再発の前兆かもしれない「一過性脳虚血発作(TIA)」も同じ対応が必要です。

※ 本記事の制度情報は2026年5月時点のものです。最新の認定基準・支給額は日本年金機構の公式ページでご確認ください。

目次
  1. そもそも脳卒中 障害年金とは?基礎年金と厚生年金の違い
  2. 2025年度(令和7年度)の障害年金 支給額
  3. 脳卒中 障害年金を受給する3つの条件
    1. 条件① 初診日要件
    2. 条件② 保険料納付要件
    3. 条件③ 障害状態要件
  4. 半身麻痺・高次脳機能障害・失語症の認定基準
    1. ① 肢体の障害(半身麻痺・上肢/下肢の麻痺)
    2. ② 高次脳機能障害(記憶障害・注意障害・遂行機能障害など)
    3. ③ 失語症(言語機能障害)
    4. 複数の障害があるときは「併合認定」で上位等級になることも
  5. 脳卒中 障害年金はいつから請求できる?「6か月の特例」がカギ
    1. 通常は「初診日から1年6か月後」が障害認定日
    2. 脳血管疾患の特例:6か月経過後の「症状固定」で請求できる
    3. 「症状固定」と認められる条件
    4. 6か月特例の医学的根拠:脳卒中の回復経過
  6. 高齢者(65歳以上・75歳以上)の脳卒中 障害年金
    1. 原則:初診日が65歳未満であることが必要
    2. 例外:65歳以前に初診日がある場合
    3. 老齢年金との関係
  7. 脳卒中 障害年金 申請の流れ(5ステップ)
    1. STEP1:年金事務所で受給資格を確認
    2. STEP2:初診日の証明書を取る(受診状況等証明書)
    3. STEP3:症状ごとに診断書を取る
    4. STEP4:病歴・就労状況等申立書を作成
    5. STEP5:書類を年金事務所に提出 → 審査(3~4か月)
  8. 永久認定と有期認定の違い|更新は必要?
    1. 永久認定:更新不要
    2. 有期認定:1~5年ごとに更新
  9. 不支給を防ぐためのポイント
  10. 他の使える制度との併用
  11. よくある質問(FAQ)
    1. Q1. 脳梗塞で半身麻痺になりました。何級になりますか?
    2. Q2. 発症から3か月ですが、申請できますか?
    3. Q3. 75歳の母が脳梗塞になりました。障害年金は受け取れますか?
    4. Q4. 永久認定にしてもらえますか?
    5. Q5. 障害年金を受け取りながら働けますか?
    6. Q6. 申請を社労士に頼むといくらかかりますか?
  12. まとめ
  13. 参考文献

そもそも脳卒中 障害年金とは?基礎年金と厚生年金の違い

障害年金は、病気やけがで生活や仕事に制限が出た方が、現役世代でも受け取れる公的年金です。
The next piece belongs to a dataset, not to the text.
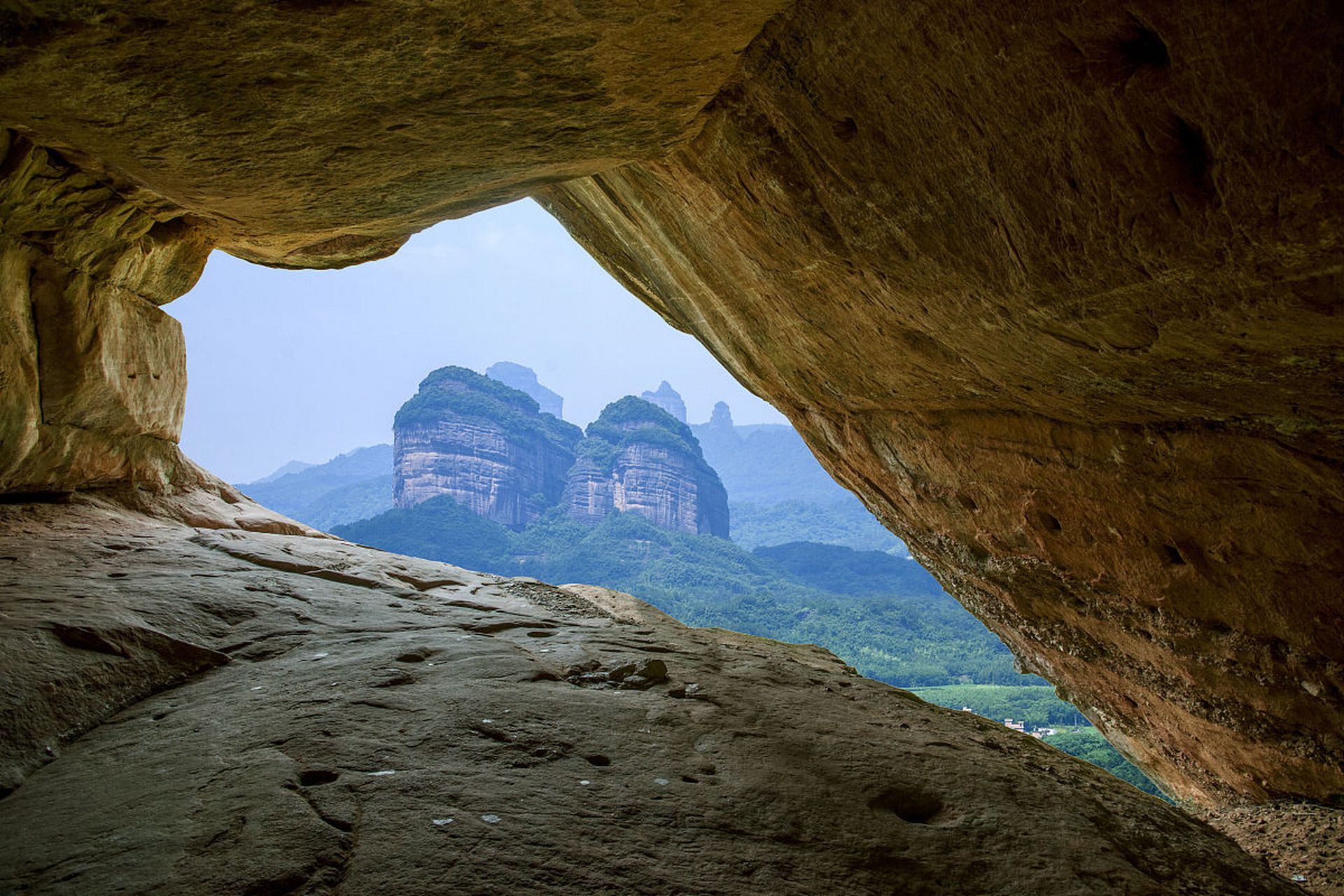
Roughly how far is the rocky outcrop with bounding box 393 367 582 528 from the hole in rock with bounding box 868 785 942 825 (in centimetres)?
7503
脳梗塞や脳出血の後遺症(麻痺・高次脳機能障害・失語症など)は、障害年金の対象になります。

障害年金には2種類あります。

  • 障害基礎年金:国民年金加入中(自営業・専業主婦・学生など)に初診日がある方が対象。1級・2級のみ。
  • 障害厚生年金:厚生年金加入中(会社員・公務員)に初診日がある方が対象。1級・2級・3級と障害手当金(一時金)がある。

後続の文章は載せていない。